Complete the following:
- A) In the patch announcement below, reproduce the passage from "You can also" up to and including "PostgreSQL project." word for word.
- B) According to the patch announcement below, at which company has the functionality in these patches appeared robust and efficient?
- C) Continue the patch announcement below from the point where it stops.

Text shown:
————

[PATCH 0/4] COPY to a UDF: "COPY ... TO FUNCTION ..."

From: Daniel Farina <dfarina(at)truviso(dot)com>
To: pgsql-hackers(at)postgresql(dot)org
Cc: Daniel Farina <dfarina(at)truviso(dot)com>
Subject: [PATCH 0/4] COPY to a UDF: "COPY ... TO FUNCTION ..."
Date: 2009-11-23 21:34:38
Message-ID: 1259012082-6196-1-git-send-email-dfarina@truviso.com
Views: Raw Message | Whole Thread | Download mbox | Resend email
Thread:
Lists: pgsql-hackers

I have extended COPY to support using a UDF as a target instead of the
normal 'file' or STDOUT targets. This dovetails nicely with a couple
of extensions I have also written for dblink for the purposes of
enabling direct cross-node bulk loading and replication. Please
peruse the patches (the non-test containing patches also possess
robust human-readable summaries and explanations) that are In-Reply-To
this email for more details.

You can also get these patches from a git repo. These patches are
applied against the history tracked by git.postgresql.org:

git fetch http://fdr.lolrus.org/postgresql.git \
copy-to-function:copy-to-function
git checkout copy-to-function

While the functionality exposed in these patches has appeared robust
and efficient to us at Truviso, the code had ease-of-upstream merging
as a central design point, and as such I have shied away from adding
more invasive functionality that would make the interface less
byzantine/more usable. This was intended to be the most surgical cut
before it seemed likely that this might be interesting to the
PostgreSQL project.

At least one additional datapoint of someone else wanting such a
functionality is seen in this thread:

http://archives.postgresql.org/pgsql-hackers/2009-08/msg00428.php

Open Issues:

* setup/copy/teardown and error handling: as-is it is unhealthily
tempting to use a global variable (as seen in the dblink patches)
to track state between setup/copy/cleanup steps. I'm not sure what
the right aesthetic is to make this a little more controlled than
calling specific functions in exactly the right order.

* 'transition state': similar to an aggregate, it may make sense for
the target of TO FUNCTION to have a context in which it can stash
state, or at least have access to a few constant parameters as it
accepts records. If such functionality existed one might be able
to conveniently rewrite the current COPY ... TO (STDOUT|'file')

————

Recorded data:
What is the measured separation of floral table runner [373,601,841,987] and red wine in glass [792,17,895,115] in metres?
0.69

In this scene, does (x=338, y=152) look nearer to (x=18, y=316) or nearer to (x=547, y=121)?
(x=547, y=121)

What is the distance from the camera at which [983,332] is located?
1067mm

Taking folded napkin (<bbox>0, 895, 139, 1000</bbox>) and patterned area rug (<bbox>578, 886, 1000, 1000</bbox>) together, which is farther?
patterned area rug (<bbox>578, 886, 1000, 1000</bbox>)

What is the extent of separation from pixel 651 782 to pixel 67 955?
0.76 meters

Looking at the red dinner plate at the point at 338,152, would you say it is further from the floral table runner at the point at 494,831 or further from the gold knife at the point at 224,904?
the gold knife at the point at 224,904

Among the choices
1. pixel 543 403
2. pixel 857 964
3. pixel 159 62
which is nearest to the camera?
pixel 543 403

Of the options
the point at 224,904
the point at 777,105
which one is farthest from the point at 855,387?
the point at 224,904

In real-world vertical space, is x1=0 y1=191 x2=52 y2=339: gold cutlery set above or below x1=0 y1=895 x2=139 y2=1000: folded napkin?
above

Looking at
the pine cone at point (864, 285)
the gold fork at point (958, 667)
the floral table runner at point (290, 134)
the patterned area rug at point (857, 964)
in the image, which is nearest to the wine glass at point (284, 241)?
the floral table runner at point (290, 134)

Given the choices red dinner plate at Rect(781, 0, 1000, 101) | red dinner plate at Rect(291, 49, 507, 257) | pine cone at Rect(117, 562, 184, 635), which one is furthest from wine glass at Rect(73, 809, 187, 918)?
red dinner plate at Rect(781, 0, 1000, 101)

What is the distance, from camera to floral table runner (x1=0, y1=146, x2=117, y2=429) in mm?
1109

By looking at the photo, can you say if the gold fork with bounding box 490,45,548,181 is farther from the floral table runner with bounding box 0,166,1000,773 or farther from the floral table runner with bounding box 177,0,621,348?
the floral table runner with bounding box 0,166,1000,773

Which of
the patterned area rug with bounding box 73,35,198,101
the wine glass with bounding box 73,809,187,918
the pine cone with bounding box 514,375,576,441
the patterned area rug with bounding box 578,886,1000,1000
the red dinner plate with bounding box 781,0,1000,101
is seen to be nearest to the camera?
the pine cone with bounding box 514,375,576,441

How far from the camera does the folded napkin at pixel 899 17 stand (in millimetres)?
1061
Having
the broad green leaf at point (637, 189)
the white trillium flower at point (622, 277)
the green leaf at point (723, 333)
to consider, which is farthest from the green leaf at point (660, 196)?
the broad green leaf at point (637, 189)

————

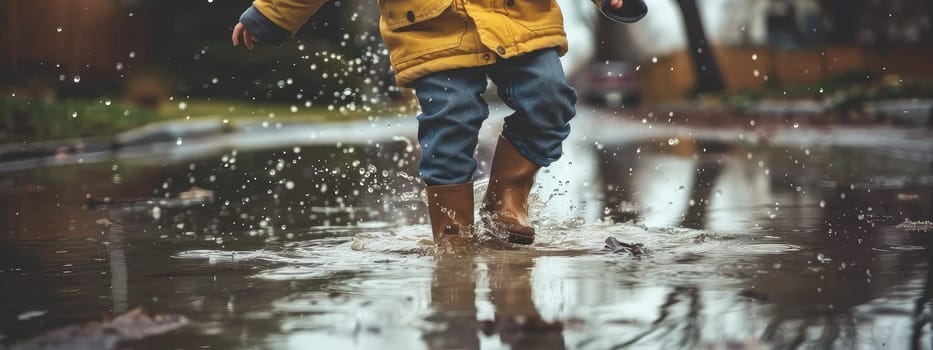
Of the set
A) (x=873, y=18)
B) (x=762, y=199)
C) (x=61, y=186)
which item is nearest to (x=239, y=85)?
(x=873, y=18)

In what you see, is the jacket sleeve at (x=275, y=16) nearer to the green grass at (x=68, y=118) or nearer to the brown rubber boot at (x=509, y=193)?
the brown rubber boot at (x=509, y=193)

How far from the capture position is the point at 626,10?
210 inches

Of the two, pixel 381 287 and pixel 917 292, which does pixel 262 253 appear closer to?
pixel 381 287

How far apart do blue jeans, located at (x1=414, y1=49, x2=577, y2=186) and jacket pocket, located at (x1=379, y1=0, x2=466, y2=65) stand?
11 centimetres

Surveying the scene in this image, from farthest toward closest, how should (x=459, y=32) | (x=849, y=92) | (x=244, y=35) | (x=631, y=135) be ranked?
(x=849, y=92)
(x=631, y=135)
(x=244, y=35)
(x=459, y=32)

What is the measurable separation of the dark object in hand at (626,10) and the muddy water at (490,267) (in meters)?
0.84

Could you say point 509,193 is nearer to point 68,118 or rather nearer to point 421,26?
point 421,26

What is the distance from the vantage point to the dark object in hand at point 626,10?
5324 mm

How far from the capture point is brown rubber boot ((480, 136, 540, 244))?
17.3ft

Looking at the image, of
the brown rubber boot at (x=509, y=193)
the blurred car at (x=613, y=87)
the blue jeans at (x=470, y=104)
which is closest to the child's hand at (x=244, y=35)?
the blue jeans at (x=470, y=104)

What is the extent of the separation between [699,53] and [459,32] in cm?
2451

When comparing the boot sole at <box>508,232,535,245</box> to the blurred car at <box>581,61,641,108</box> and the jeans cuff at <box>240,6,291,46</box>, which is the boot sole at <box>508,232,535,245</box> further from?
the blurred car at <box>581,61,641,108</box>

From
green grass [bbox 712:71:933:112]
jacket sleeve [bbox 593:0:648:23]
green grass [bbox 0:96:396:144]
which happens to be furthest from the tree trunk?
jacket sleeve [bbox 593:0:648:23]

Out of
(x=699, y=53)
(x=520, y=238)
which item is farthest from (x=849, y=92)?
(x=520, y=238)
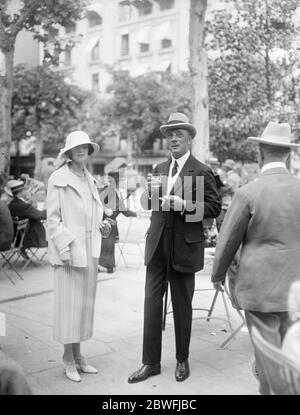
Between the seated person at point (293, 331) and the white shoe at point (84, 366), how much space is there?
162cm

————

Expected results:
- A)
You can also get these patches from a git repo. These patches are
applied against the history tracked by git.postgresql.org:

git fetch http://fdr.lolrus.org/postgresql.git \
copy-to-function:copy-to-function
git checkout copy-to-function

While the functionality exposed in these patches has appeared robust
and efficient to us at Truviso, the code had ease-of-upstream merging
as a central design point, and as such I have shied away from adding
more invasive functionality that would make the interface less
byzantine/more usable. This was intended to be the most surgical cut
before it seemed likely that this might be interesting to the
PostgreSQL project.

- B) Truviso

- C)
behavior to be syntactic sugar for TO FUNCTION behavior, which is
somewhat aesthetically pleasing to me.

* It might be interesting to increase the symmetry of this operation
allowing COPY to bulk load into UDFs. With that in mind, the
design the interfaces may change...or not.

This work is released under the BSD license as utilized by the
PostgreSQL project. The copyright owner is Truviso, Inc in 2009.

Daniel Farina (4):
Add "COPY ... TO FUNCTION ..." support
Add tests for "COPY ... TO FUNCTION ..."
Add dblink functions for use with COPY ... TO FUNCTION ...
Add tests to dblink covering use of COPY TO FUNCTION

contrib/dblink/dblink.c | 190 ++++++++++++++++++++++++
contrib/dblink/dblink.h | 5 +
contrib/dblink/dblink.sql.in | 20 +++
contrib/dblink/expected/dblink.out | 272 +++++++++++++++++++++++++++++++++++
contrib/dblink/sql/dblink.sql | 112 ++++++++++++++
contrib/dblink/uninstall_dblink.sql | 8 +
src/backend/catalog/namespace.c | 21 +++
src/backend/commands/copy.c | 190 +++++++++++++++++++++----
src/backend/executor/spi.c | 2 +-
src/backend/nodes/copyfuncs.c | 2 +-
src/backend/nodes/equalfuncs.c | 2 +-
src/backend/parser/gram.y | 30 +++--
src/include/catalog/namespace.h | 1 +
src/include/nodes/parsenodes.h | 3 +-
src/test/regress/input/copy.source | 38 +++++
src/test/regress/output/copy.source | 69 +++++++++
src/test/regress/regress.c | 56 +++++++
17 files changed, 982 insertions(+), 39 deletions(-)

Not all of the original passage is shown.